### WRITTEN EXERCISE A:
Pick out and copy every line in the entries below that contains the word "water". Letter case counts.

### PAGE TEXT:
--------------------

3. Designing and Configuring DAGs
When deploying a CCR
environment in Exchange 2007, the sizing was straightforward—the
databases were running on one node or the other. In Exchange 2010,
which offers you the ability to have 16 members with up to 1,600
databases, sizing and designing the layout is far more complex. The
obvious rule is that the more servers you have in a DAG the more
options you have for laying out your database
copies efficiently and resiliently. Consider the implications of a
three-copy, six-server DAG versus two DAGs with three servers and three
copies of each database. More servers in a single DAG give you more
flexibility in creating copies and to balancing load. To illustrate, if
a single server fails with three active databases in a three-member
DAG, the two remaining servers need to service the load from the first
server, as shown in Figure 10.
As compared to two
3-member DAGs, a 6-member DAG can more effectively spread the results
of failure across multiple servers as well as to sustain more member
failures.
In Figure 10
the DAG was designed to sustain a single-node failure; if more than one
member was down at least two databases would be offline. Simply adding
a member to a DAG does not automatically enable it to sustain multiple
failures, as Figure 11 shows. Here, servers are configured to mirror each other in a four-member DAG. If either A and
B or C and D fail, a large number of databases will be unavailable.
This configuration provides no better member redundancy than having two
2-member DAGs.

--------------------

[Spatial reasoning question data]
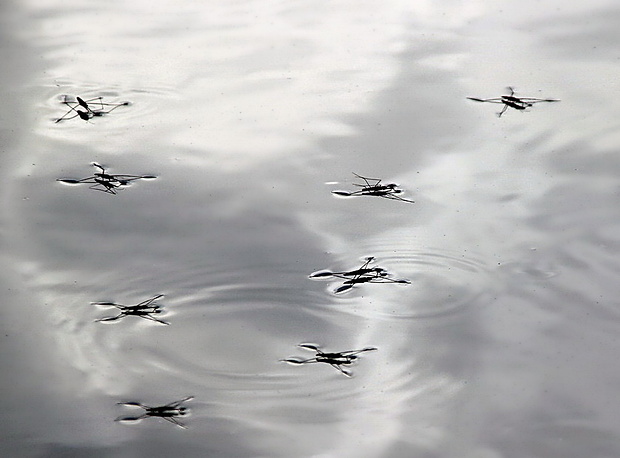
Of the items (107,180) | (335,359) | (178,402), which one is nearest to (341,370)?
(335,359)

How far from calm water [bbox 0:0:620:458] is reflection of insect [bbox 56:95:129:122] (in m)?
0.04

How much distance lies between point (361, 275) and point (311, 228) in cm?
26

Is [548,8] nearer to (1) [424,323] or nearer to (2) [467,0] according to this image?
(2) [467,0]

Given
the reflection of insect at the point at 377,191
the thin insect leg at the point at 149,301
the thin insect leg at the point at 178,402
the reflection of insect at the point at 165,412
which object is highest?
the reflection of insect at the point at 377,191

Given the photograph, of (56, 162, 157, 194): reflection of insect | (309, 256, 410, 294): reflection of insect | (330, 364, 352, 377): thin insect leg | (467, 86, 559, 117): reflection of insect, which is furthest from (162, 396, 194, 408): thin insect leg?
(467, 86, 559, 117): reflection of insect

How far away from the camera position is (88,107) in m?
2.98

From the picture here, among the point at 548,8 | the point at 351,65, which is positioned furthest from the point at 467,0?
the point at 351,65

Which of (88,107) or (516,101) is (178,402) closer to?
(88,107)

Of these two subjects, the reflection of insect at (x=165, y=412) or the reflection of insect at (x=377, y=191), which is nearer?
the reflection of insect at (x=165, y=412)

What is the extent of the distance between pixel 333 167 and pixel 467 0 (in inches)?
45.2

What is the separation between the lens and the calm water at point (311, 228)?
221 cm

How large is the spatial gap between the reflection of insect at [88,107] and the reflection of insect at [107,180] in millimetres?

--------------------

### WRITTEN EXERCISE B:
In the text on designing and configuring DAGs, what failure was the DAG in Figure 10 designed to sustain?

### CORRECT OUTPUT A:
How far from calm water [bbox 0:0:620:458] is reflection of insect [bbox 56:95:129:122] (in m)?
What is the separation between the lens and the calm water at point (311, 228)?

### CORRECT OUTPUT B:
A single-node failure.